Will we allow the nuclear industry to relicense these old plants, invest billions of taxpayer dollars in building new ones, or will we stand up to corporate interests and demand the safety of our children and the future generations?
Environmentalists and Human Rights Activists need to rally behind this cause to shut down Indian Point and all nuclear power plants worldwide. More than 17 million lives are at stake in the New York area alone. Governor Cuomo wants to shut the plant down. Let’s stand by him, make our voices heard and stop the nuclear madness.
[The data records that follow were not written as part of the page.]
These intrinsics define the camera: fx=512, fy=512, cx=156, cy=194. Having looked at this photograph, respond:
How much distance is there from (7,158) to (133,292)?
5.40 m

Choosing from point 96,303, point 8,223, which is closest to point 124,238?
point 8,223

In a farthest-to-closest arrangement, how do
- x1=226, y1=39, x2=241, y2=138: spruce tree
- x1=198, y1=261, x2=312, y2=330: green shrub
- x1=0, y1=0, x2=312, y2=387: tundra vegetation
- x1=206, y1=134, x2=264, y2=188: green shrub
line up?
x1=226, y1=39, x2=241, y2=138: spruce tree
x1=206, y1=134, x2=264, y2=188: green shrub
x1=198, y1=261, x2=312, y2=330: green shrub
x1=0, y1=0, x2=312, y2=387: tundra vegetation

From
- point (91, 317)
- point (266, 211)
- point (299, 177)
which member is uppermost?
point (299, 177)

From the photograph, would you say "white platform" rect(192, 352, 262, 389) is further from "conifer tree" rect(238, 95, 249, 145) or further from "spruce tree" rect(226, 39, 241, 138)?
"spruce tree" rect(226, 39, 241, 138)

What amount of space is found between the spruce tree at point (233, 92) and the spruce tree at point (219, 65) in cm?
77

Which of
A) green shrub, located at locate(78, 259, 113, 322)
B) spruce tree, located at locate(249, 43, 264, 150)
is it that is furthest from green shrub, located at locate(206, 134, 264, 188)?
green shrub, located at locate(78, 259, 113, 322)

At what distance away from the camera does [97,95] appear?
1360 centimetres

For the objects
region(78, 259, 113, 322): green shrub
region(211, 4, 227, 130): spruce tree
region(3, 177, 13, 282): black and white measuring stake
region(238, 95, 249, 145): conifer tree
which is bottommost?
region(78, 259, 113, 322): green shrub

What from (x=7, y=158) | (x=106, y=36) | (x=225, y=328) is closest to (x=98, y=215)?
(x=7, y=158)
Get involved. Talk to your friends. Spread the word. A number of marches, protests and talks are talking place throughout the NYC area to commemorate the Fukushima disaster and to Shut Down Indian Point. Join in. Learn what’s happening and take action. The time is now.
See the Riverkeeper website for excellent resources, actions and events:http://www.riverkeeper.org/campaigns/stop-polluters/indian-point/
Call and write to:
The Honorable Andrew M. Cuomo
Governor of New York State
NYS State Capitol Building
Albany, NY 12224
Tell the Governor to shut down Indian Point now.
Also, join Helen Caldicott in Washington DC on March 30th, 2012 for a massive anti-nuclear protest!
We must protect our children and the future generations.
Are [we] going to play with a ball of fire and say it’s safe?… Are you going to be happier by adding to the population loads of defective genes for future generations?